O juiz de garantias foi uma das principais inovações do chamado pacote anticrime aprovado pelo Congresso Nacional no final de 2019 - Foto: Rosinei Coutinho/SCO/STF/Agência Brasil
O juiz de garantias foi uma das principais inovações do chamado pacote anticrime aprovado pelo Congresso Nacional no final de 2019 Imagem: Foto: Rosinei Coutinho/SCO/STF/Agência Brasil

Felipe Amorim

21/12/2020 18h11

O ministro Alexandre de Moraes, do STF (Supremo Tribunal Federal), foi escolhido relator da ação que pede para que seja suspensa a decisão do presidente da corte, Luiz Fux, que barrou a implementação do juiz de garantias no início do ano.

Em janeiro, Fux, que é relator de quatro ações sobre o tema, suspendeu a criação do juiz de garantias em todo o país por tempo indeterminado.

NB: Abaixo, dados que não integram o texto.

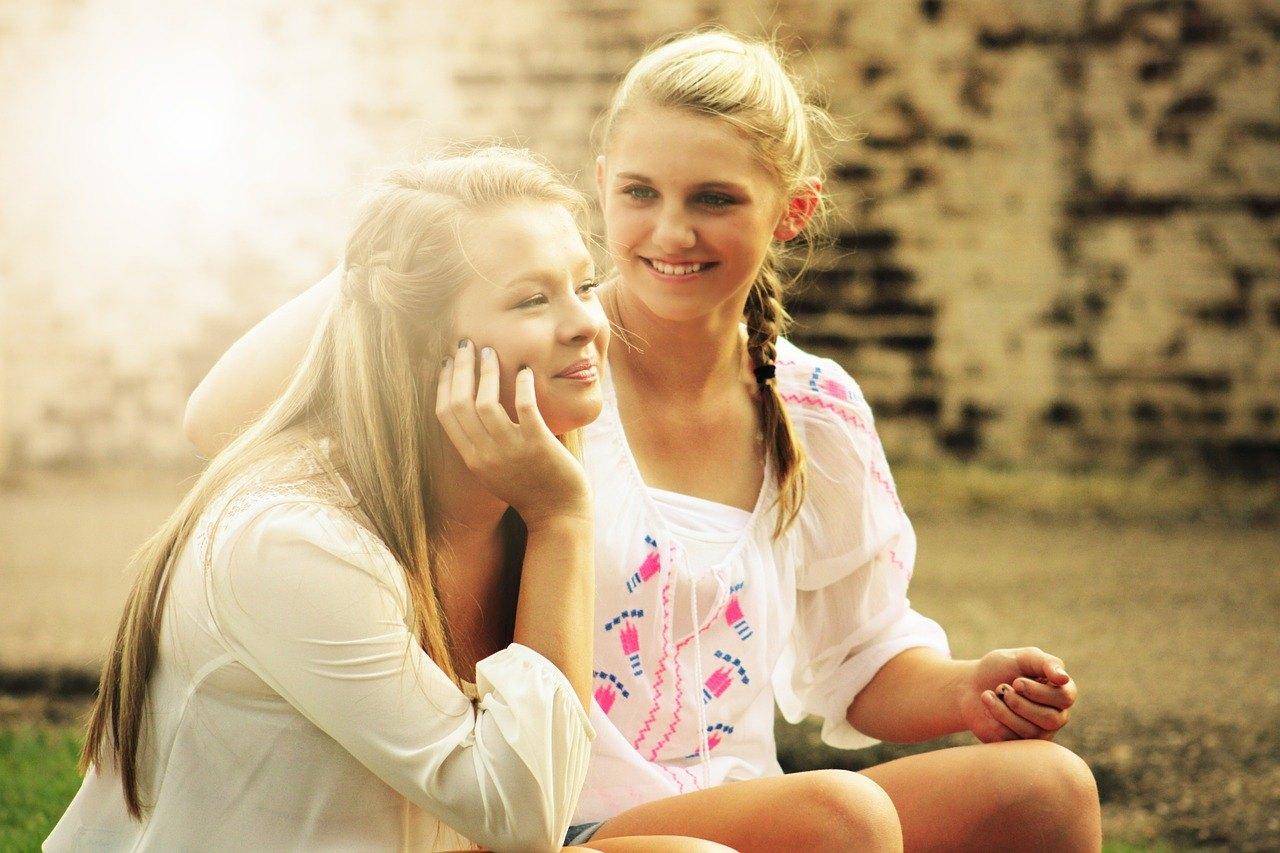lesbian-sex-two-pretty-girls-ashton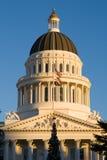 Capitolio del estado de California en la puesta del sol Fotos de archivo libres de regalías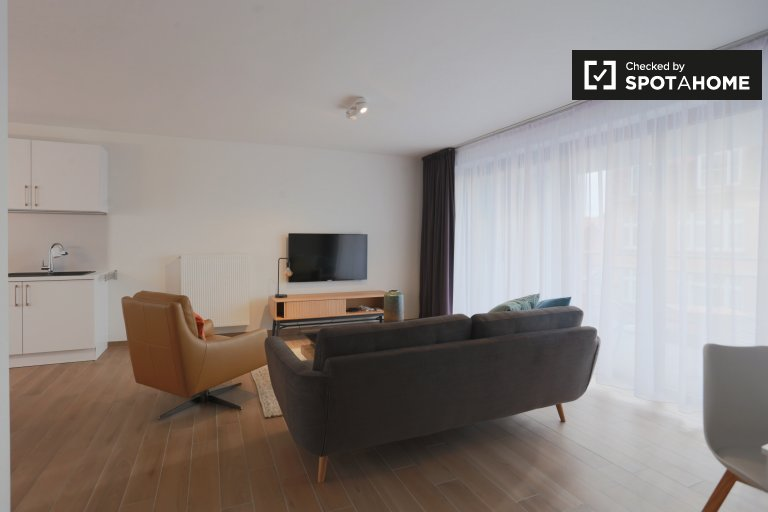 Chic 2-bedroom apartment for rent in Auderghem, Brussels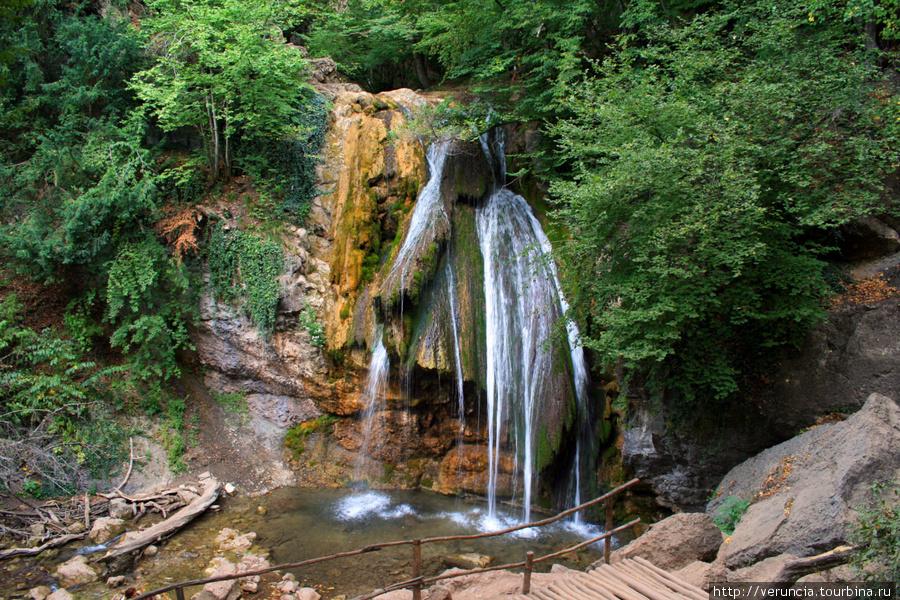 Водопад Джур Джур.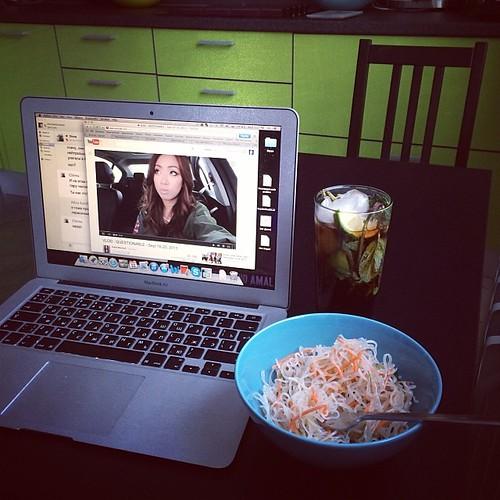 Супер-ланч: фунчоза, мохито кола лайт и ю-тюб/ a perfect lunch set up: glass noodles, mohito cola light and youtube #youtube #lunch #superlunch #urbanluch #heyclaire #food #omnomnom #mac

Moraes foi escolhido relator por ter julgado uma outra ação que questionou pontos da decisão de Fux.

A ação que será julgada por Moraes é um habeas corpus apresentado pelo IGP (Instituto de Garantias Penais), entidade que reúne advogados criminalistas.

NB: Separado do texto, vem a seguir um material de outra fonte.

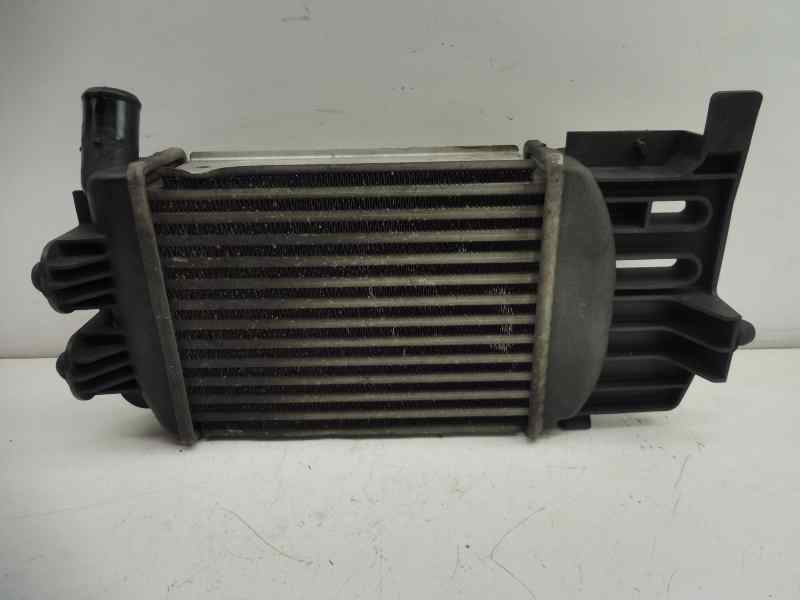 INTERCOOLER TOYOTA YARIS TS  1.4 Turbodiesel CAT (90 CV) |   11.08 - 12.10_img_0
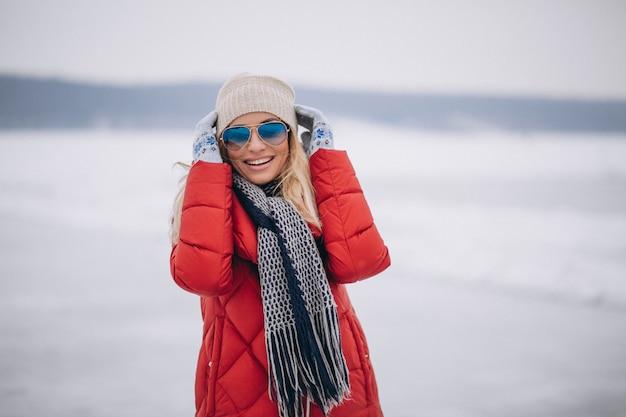 Retrato feliz de la mujer en invierno afuera en parque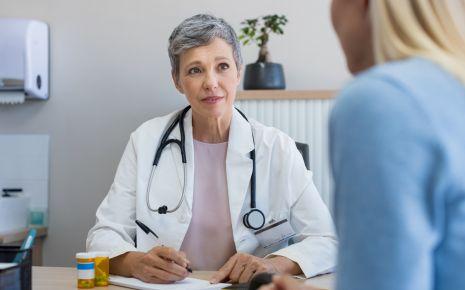 Eileiterschwangerschaft, Bauchhöhlenschwangerschaft: Man sieht eine Frau im Gespräch mit einer Ärztin.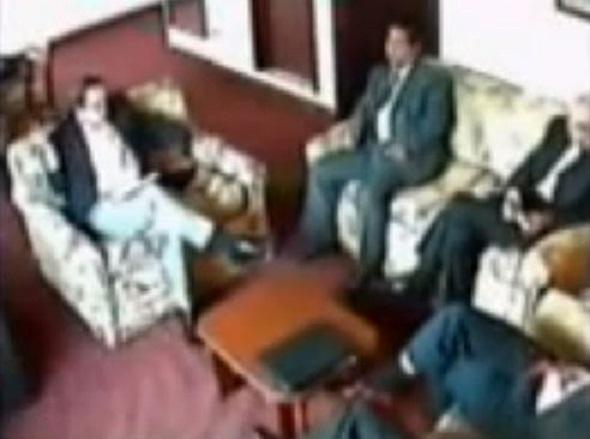 12 de febrero del 2007, Hotel República, Quito. El entonces ministro de Economía Ricardo Patiño se reúne en secreto con especuladores de la deuda externa. El gustito por las apuestas fuertes con dinero ajeno no es nuevo. Fotograma: Teleamazonas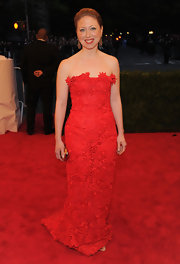 Chelsea looked classic at the Met Gala in this lacy red strapless gown.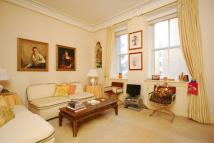 Studio flat in Hay Hill, Mayfair, W1J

O STF tem decidido, em julgamentos anteriores, não ser possível utilizar uma ação de habeas corpus para derrubar decisão individual de um ministro da corte, mas o tema não é consenso e há ministros que entendem ser possível esse tipo de ação.

O juiz de garantias foi uma das principais inovações do chamado pacote anticrime aprovado pelo Congresso Nacional no final de 2019.

A nova lei prevê que o juiz responsável pela fase de investigação não pode atuar também na fase de julgamento de um processo criminal. Defensores da medida dizem que isso garante uma maior imparcialidade no julgamento da ação.

Na decisão de janeiro, Fux afirmou que que o Congresso não poderia legislar sobre a organização da Justiça, o que só poderia ser feito por meio de projetos de lei enviados pelo Judiciário. As emendas que criaram o juiz de garantias foram inseridas dentro de uma proposta de lei enviada pelo governo federal.

Fux também suspendeu outras medidas do pacote anticrime, como o trecho da lei que determinava a soltura dos presos em flagrante que não fossem ouvidos por juízes em até 24 horas após a detenção na chamada "audiência de custódia".